What would be result of executing the following Bash script?
var=foo
echo bar | read var
echo $var
If you said “foo”, you would be right. For me, this was really counter-intuitive. What is going on?
As always, bash(1)
has the answer. It explains under
“SHELL GRAMMAR” > “Pipelines”:
Each command in a multi-command pipeline, where pipes are created, is executed in a subshell, which is a separate process.
And also, under “COMMAND EXECUTION ENVIRONMENT”:
Changes made to the subshell environment cannot affect the shell’s execution environment.
That means a pipeline can actually be represented as:
<new, separate process> | <another new, separate process>
Let’s prove this to ourselves. Under “PARAMETERS” > “Special
Parameters”, Bash’s man page explains that Bash expands $$
:
[…] to the process ID of the shell. In a subshell, it expands to the process ID of the current shell, not the subshell.

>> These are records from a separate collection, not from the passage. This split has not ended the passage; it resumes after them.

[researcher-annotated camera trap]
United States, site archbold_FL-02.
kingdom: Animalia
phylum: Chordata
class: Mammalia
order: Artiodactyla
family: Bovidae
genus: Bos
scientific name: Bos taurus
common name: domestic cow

$ echo $$; >&2 echo $$ | echo $$
2443
2443
2443
To get the PID of the subshell, Bash provides BASHPID
(documented
under “PARAMETERS” > “Shell Variables”):
Expands to the process ID of the current bash process. This differs from
$$
under certain circumstances, such as subshells that do not require bash to be re-initialized.
$ echo Parent: $BASHPID; >&2 echo Sub 1: $BASHPID | echo Sub 2: $BASHPID
Parent: 2443
Sub 2: 10599
Sub 1: 10598
Here, the parent shell has PID 2443, and the two subshells have 10599 and 10598 respectively.